Desde este blog de Neuronas Off-Line hemos hecho referencia a menudo a la memoria afectiva, aquella que más tardan en perder los enfermos de Alzheimer. Pueden haber olvidado quienes somos pero siguen siendo receptores al afecto que les demostramos.
Es indudable que una de las mejores muestras de cariño es un buen abrazo, un abrazo dado con sentimiento, con el corazón además de con el cuerpo.
Para reafirmar la importancia que tienen los abrazos, para todos y especialmente para aquellos que difícilmente se relacionan con el mundo, vamos a ver los efectos concretos que un buen abrazo produce.
– Afecta a la oxitocina, la llamada molécula del amor.
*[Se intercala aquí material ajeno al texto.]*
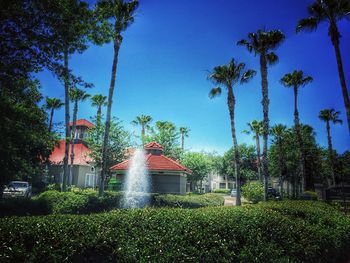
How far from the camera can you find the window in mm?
47025

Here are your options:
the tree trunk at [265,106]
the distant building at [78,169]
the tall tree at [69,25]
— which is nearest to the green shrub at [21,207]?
the tall tree at [69,25]

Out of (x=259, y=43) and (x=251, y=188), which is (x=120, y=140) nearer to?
(x=251, y=188)

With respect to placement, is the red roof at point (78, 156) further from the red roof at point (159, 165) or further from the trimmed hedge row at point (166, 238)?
the trimmed hedge row at point (166, 238)

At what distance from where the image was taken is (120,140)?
4022cm

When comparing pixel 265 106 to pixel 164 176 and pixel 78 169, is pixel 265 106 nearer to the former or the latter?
pixel 164 176

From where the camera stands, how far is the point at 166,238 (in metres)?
6.91

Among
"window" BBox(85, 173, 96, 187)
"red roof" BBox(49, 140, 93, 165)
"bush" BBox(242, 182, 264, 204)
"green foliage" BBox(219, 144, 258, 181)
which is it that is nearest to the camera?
"bush" BBox(242, 182, 264, 204)

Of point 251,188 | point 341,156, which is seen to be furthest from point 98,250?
point 341,156

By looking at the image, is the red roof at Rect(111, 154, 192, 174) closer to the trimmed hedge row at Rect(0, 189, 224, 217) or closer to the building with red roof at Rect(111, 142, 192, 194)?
the building with red roof at Rect(111, 142, 192, 194)

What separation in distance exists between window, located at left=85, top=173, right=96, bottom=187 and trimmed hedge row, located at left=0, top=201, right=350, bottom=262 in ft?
137

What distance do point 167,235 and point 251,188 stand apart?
28.8 meters

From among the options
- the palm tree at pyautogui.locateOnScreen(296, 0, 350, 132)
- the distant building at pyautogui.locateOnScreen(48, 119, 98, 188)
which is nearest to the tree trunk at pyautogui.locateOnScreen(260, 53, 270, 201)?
the palm tree at pyautogui.locateOnScreen(296, 0, 350, 132)

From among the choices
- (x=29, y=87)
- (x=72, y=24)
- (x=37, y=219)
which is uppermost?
(x=72, y=24)

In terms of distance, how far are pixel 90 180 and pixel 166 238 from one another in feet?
144
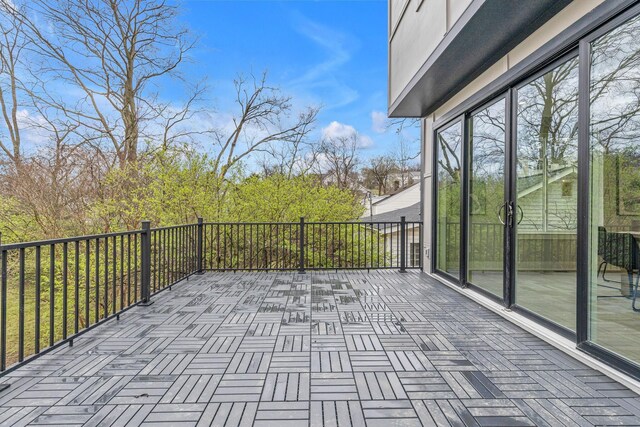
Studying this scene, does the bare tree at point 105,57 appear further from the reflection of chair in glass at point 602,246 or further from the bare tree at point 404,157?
the bare tree at point 404,157

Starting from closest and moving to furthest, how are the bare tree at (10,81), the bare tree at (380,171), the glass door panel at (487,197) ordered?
the glass door panel at (487,197) → the bare tree at (10,81) → the bare tree at (380,171)

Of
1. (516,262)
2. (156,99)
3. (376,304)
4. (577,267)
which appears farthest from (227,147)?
(577,267)

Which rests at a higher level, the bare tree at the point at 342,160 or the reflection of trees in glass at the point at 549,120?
the bare tree at the point at 342,160

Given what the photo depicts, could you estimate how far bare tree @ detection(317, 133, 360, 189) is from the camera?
53.4 ft

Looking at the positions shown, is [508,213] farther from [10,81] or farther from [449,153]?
[10,81]

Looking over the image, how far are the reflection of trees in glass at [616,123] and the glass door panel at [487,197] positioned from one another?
121cm

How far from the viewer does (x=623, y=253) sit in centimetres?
219

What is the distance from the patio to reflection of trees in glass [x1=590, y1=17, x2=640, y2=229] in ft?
3.57

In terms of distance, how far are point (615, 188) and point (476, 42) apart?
70.5 inches

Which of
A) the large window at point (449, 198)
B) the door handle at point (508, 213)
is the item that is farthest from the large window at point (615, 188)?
the large window at point (449, 198)

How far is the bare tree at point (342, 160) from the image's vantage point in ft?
53.4

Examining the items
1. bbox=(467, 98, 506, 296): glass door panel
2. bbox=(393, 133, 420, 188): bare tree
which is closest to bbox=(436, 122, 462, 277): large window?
bbox=(467, 98, 506, 296): glass door panel

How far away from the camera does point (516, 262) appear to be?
3320mm

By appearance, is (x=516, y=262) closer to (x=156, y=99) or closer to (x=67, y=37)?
(x=156, y=99)
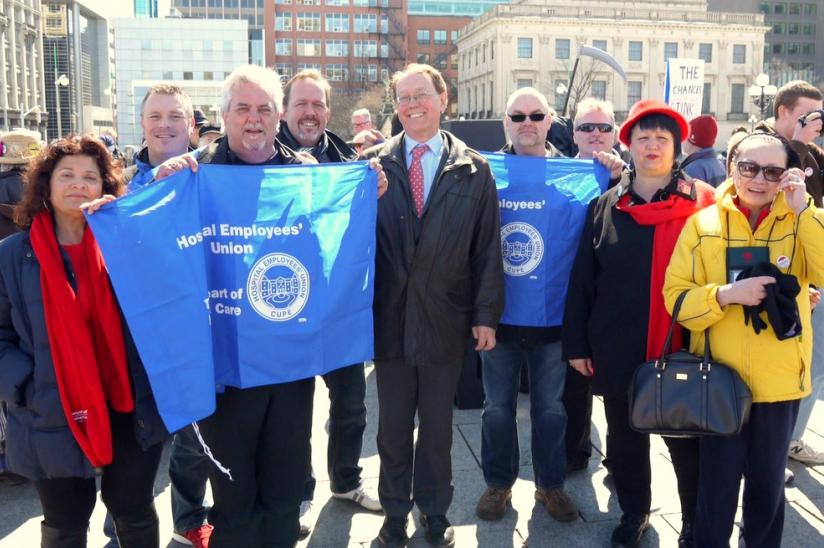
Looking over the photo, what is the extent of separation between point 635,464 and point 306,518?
5.78 ft

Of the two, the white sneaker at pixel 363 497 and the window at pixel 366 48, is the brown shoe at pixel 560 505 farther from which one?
the window at pixel 366 48

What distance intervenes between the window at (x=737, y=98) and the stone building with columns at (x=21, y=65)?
249ft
Esta hormona además de estar relacionada con patrones sexuales, actúa como neurotransmisor en el cerebro, ayuda a establecer relaciones de confianza y generosidad y establece patrones de conducta maternal y paternal.
– Es un estupendo remedio contra el estrés y la ansiedad. A ambas cosas pueden estar sometidos aquellos a los que cuidamos, por lo tanto tendrá para ellos un efecto terapéutico.
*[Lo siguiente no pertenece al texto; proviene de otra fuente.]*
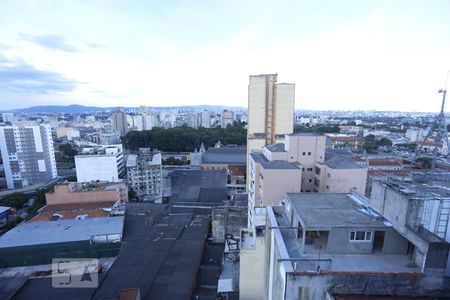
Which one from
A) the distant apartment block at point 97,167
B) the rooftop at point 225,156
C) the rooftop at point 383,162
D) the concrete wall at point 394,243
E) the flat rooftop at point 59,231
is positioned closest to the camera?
the concrete wall at point 394,243

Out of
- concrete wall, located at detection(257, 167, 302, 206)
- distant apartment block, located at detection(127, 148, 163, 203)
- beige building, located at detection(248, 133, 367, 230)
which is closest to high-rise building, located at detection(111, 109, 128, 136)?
distant apartment block, located at detection(127, 148, 163, 203)

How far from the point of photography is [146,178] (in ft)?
86.0

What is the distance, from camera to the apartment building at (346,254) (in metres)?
3.55

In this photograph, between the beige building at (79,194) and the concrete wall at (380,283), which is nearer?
the concrete wall at (380,283)

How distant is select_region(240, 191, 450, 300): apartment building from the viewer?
355 cm

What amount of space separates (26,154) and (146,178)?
18.3m

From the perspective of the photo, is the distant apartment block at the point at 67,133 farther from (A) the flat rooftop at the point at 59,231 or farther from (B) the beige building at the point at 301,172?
(B) the beige building at the point at 301,172

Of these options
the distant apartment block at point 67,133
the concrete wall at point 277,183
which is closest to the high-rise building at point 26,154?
the concrete wall at point 277,183

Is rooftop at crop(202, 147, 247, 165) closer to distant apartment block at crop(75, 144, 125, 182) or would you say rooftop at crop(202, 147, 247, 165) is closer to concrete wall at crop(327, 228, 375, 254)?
distant apartment block at crop(75, 144, 125, 182)

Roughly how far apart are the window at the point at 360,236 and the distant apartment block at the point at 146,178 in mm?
23248

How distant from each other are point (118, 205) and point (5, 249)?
759 centimetres

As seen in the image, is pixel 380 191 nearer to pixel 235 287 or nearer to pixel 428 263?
pixel 428 263

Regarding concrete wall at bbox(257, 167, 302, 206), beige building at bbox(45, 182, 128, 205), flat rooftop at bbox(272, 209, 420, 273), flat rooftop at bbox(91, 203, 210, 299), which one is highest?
flat rooftop at bbox(272, 209, 420, 273)

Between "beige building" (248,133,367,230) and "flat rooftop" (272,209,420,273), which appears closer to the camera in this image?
"flat rooftop" (272,209,420,273)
– Libera en nuestro sistema nervioso dopamina, un neurotransmisor que está relacionado con el comportamiento y la cognición. Es responsable de la motivación, el buen humor, la atención y el aprendizaje, entre otras cosas.
– Equilibra el sistema nervioso, relajando y tranquilizando.
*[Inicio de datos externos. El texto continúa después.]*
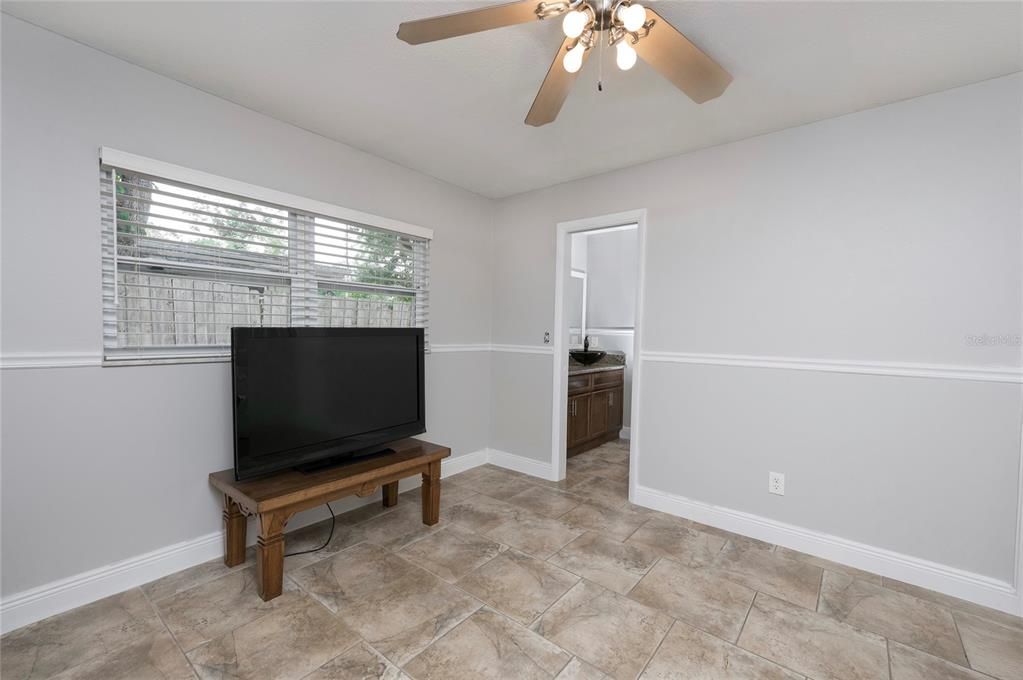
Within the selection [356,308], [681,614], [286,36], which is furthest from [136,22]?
[681,614]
– Aumenta nuestra capacidad de paciencia… y la de nuestros familiares enfermos.
– Ayuda a sobrellevar mejor los malos momentos, las tensiones o los dolores. Es un buen calmante natural.
– Fortalece la autoestima del que recibe el abrazo, un modo fácil y seguro de hacer sentir mejor a quien queremos.
– Tiene un importante efecto de refuerzo del sistema inmunológico. Hay evidencias en investigación de que un ser humano no puede vivir sin ser abrazado. Su desarrollo y salud se debilitan hasta extremos de enfermedad.
– Es la mejor muestra de nuestro amor y nuestro apoyo a quien lo recibe.
– Y, finalmente, es el modo más efectivo de comunicar emociones sin tener que decir una palabra. Cuando hablar se convierte en una difícil tarea no hay un modo mejor de expresarnos con claridad.
Si abrazarnos tiene tantos efectos positivos, es barato y muy fácil hacerlo…¡vamos a abrazarnos cuanto más mejor!. Y con más razón aún si quien recibe nuestros abrazos es una persona querida que sufre Alzheimer. Quizás no nos respondan pero percibirán nuestro cariño y eso les estará ayudando a sentirse mejor.